3. Focus and Strategic Priorities
These clubs see women’s football as core to their brand future, not a side project. Look at Chelsea’s Emma Hayes era or City’s women’s program investments since 2012: there’s a long-term vision, not just short-term hype.
4. Is It Just Coincidence?
Not really. Talent follows opportunity. Top players want to compete for trophies, train at elite facilities, and play Champions League football. The concentration of quality is self-reinforcing.
Cultural and Emotional Relevance
In a world where women’s football is finally shaking free of old stereotypes, the WSL should represent possibility. Instead, if four teams dominate year after year, it risks sending a different message: that only the rich clubs win. It’s the same grim familiarity that’s turned many younger fans off the men’s Premier League.
Younger fans in particular value authenticity and fair competition. If the WSL fails to nurture a more open playing field, it could lose touch with its most important growth audience.
Perspective: A Fresh Take
This isn’t an attack on excellence. Greatness deserves celebration. What’s needed is systemic support and focus so that excellence can emerge from more places.
The WSL must think long-term:
- More equitable distribution of prize money.

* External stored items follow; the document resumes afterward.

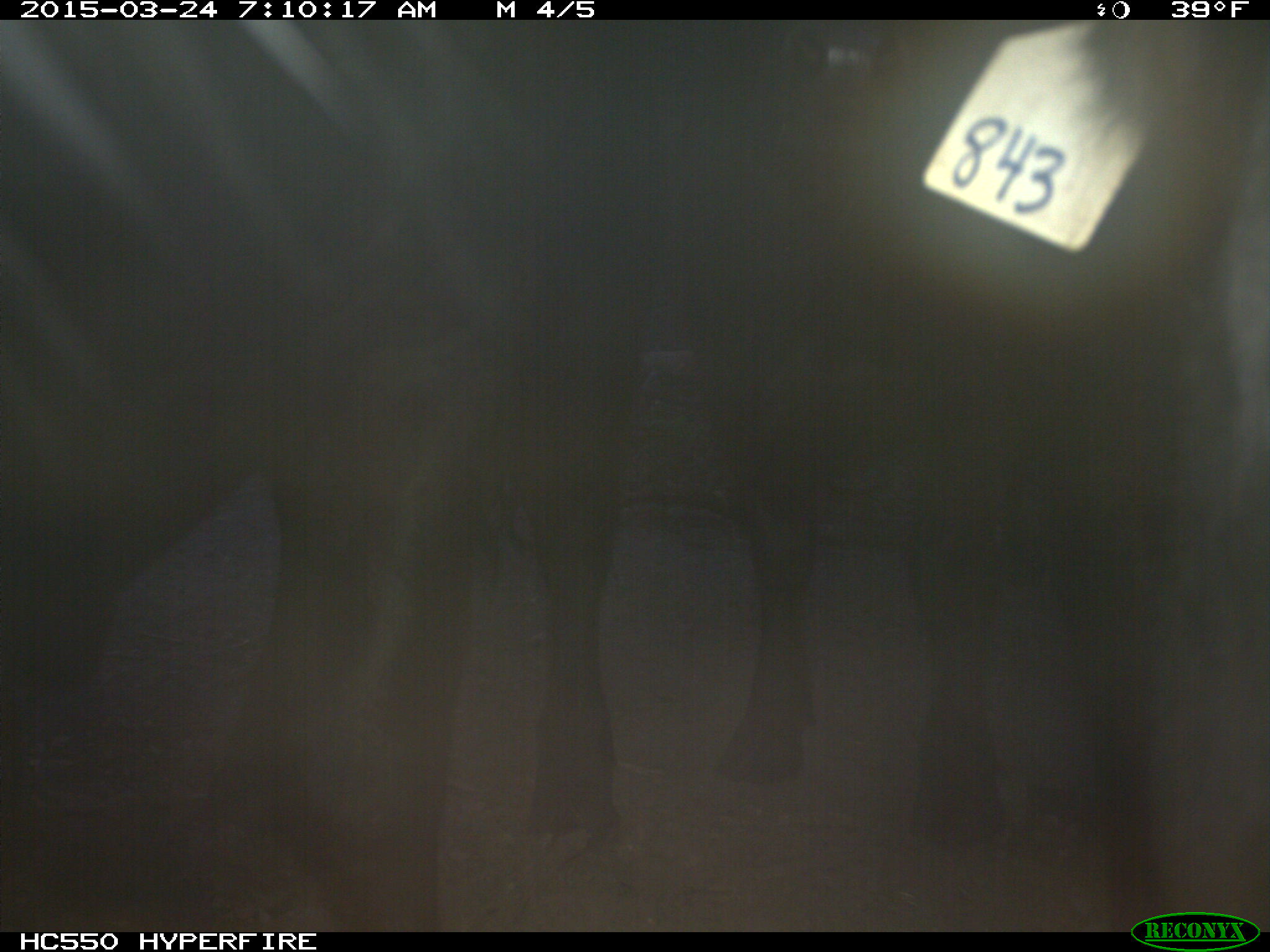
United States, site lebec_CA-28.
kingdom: Animalia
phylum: Chordata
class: Mammalia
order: Artiodactyla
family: Bovidae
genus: Bos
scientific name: Bos taurus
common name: domestic cow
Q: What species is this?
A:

- Salary floors and squad caps.
- Continued insistence that every WSL club meets minimum investment standards.
- Championing all clubs and their players no matter their standings.
And fans, too, have a role to play. Supporting your local side – even if they aren’t winning silverware – keeps the ecosystem healthy.

Some clubs on the official WSL website are missing player photos. Not good, WSL.
Conclusion
The dominance of Chelsea, Arsenal, City, and United in the Women’s Super League isn’t a fluke – it’s a feature of where investment and infrastructure meet ambition. But if the league wants to keep rising, it needs to ensure the ladder isn’t pulled up behind them.
Otherwise, the WSL risks becoming a castle with four kings – and not much of a kingdom.